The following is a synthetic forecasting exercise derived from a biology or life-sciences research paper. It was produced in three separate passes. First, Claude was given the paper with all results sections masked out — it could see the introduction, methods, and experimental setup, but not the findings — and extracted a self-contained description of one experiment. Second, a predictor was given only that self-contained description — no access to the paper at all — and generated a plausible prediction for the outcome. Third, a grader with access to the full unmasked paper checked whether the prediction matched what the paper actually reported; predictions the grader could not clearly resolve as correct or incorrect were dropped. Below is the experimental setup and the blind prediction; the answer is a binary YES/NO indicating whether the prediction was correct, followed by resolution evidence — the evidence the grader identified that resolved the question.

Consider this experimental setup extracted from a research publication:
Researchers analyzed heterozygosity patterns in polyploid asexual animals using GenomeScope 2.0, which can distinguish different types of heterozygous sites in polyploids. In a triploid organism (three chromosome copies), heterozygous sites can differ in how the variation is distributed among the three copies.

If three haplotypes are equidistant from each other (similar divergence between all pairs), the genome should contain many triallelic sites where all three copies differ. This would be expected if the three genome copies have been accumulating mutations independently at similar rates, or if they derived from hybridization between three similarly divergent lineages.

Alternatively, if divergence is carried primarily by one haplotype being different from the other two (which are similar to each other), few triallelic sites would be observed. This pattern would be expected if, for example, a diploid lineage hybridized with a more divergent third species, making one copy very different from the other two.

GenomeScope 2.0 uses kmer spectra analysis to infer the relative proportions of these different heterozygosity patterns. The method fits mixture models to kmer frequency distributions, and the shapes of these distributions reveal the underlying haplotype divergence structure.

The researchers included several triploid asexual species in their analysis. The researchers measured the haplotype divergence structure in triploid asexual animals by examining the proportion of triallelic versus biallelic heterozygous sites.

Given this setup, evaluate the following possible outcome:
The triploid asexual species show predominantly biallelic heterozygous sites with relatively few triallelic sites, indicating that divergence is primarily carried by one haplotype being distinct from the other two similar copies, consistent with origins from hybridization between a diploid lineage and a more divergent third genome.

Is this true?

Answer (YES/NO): NO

================

### DIRECTIONS FOR THIS TASK:
Write the entries above out again. Match them exactly.

### WRITTEN REPLY:
The following is a synthetic forecasting exercise derived from a biology or life-sciences research paper. It was produced in three separate passes. First, Claude was given the paper with all results sections masked out — it could see the introduction, methods, and experimental setup, but not the findings — and extracted a self-contained description of one experiment. Second, a predictor was given only that self-contained description — no access to the paper at all — and generated a plausible prediction for the outcome. Third, a grader with access to the full unmasked paper checked whether the prediction matched what the paper actually reported; predictions the grader could not clearly resolve as correct or incorrect were dropped. Below is the experimental setup and the blind prediction; the answer is a binary YES/NO indicating whether the prediction was correct, followed by resolution evidence — the evidence the grader identified that resolved the question.

Consider this experimental setup extracted from a research publication:
Researchers analyzed heterozygosity patterns in polyploid asexual animals using GenomeScope 2.0, which can distinguish different types of heterozygous sites in polyploids. In a triploid organism (three chromosome copies), heterozygous sites can differ in how the variation is distributed among the three copies.

If three haplotypes are equidistant from each other (similar divergence between all pairs), the genome should contain many triallelic sites where all three copies differ. This would be expected if the three genome copies have been accumulating mutations independently at similar rates, or if they derived from hybridization between three similarly divergent lineages.

Alternatively, if divergence is carried primarily by one haplotype being different from the other two (which are similar to each other), few triallelic sites would be observed. This pattern would be expected if, for example, a diploid lineage hybridized with a more divergent third species, making one copy very different from the other two.

GenomeScope 2.0 uses kmer spectra analysis to infer the relative proportions of these different heterozygosity patterns. The method fits mixture models to kmer frequency distributions, and the shapes of these distributions reveal the underlying haplotype divergence structure.

The researchers included several triploid asexual species in their analysis. The researchers measured the haplotype divergence structure in triploid asexual animals by examining the proportion of triallelic versus biallelic heterozygous sites.

Given this setup, evaluate the following possible outcome:
The triploid asexual species show predominantly biallelic heterozygous sites with relatively few triallelic sites, indicating that divergence is primarily carried by one haplotype being distinct from the other two similar copies, consistent with origins from hybridization between a diploid lineage and a more divergent third genome.

Is this true?

Answer (YES/NO): NO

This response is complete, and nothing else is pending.